## Dataset entries

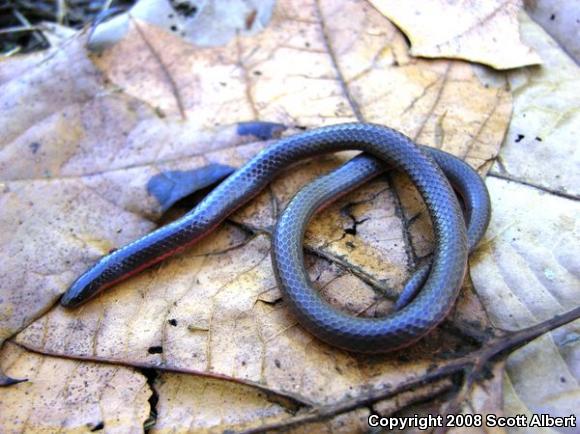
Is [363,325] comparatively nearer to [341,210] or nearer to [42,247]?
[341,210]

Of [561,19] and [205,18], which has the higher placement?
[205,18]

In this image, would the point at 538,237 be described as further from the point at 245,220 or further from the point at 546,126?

==

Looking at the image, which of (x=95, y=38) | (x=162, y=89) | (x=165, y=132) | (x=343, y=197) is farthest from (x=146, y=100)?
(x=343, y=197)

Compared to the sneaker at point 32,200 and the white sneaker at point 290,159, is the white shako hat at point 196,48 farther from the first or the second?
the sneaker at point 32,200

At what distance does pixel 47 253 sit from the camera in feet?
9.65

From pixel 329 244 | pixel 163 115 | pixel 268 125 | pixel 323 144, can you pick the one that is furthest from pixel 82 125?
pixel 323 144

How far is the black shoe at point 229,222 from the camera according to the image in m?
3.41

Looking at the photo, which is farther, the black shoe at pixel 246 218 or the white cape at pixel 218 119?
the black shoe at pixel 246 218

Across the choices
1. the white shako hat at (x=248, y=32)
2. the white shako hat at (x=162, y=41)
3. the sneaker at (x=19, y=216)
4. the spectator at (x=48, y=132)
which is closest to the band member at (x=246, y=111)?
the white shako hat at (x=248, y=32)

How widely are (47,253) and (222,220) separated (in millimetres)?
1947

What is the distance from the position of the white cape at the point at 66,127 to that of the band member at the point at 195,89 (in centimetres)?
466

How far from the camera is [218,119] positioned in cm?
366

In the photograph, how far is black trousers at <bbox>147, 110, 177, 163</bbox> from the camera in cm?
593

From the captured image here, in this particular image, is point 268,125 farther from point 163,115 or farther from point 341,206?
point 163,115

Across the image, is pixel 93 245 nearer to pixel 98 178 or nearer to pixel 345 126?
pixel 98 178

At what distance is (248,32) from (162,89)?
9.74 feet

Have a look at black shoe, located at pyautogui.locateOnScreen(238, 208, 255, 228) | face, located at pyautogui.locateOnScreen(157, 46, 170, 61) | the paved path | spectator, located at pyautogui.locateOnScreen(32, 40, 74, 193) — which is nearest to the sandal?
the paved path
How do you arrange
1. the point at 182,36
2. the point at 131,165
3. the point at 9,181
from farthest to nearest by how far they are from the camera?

## Task requirements
Print the lines of the items starting at the one containing "How do you arrange" and ending at the one containing "from farthest to", with nothing else.

## Exercise answer
How do you arrange
1. the point at 182,36
2. the point at 131,165
3. the point at 9,181
from farthest to nearest by how far they are from the camera?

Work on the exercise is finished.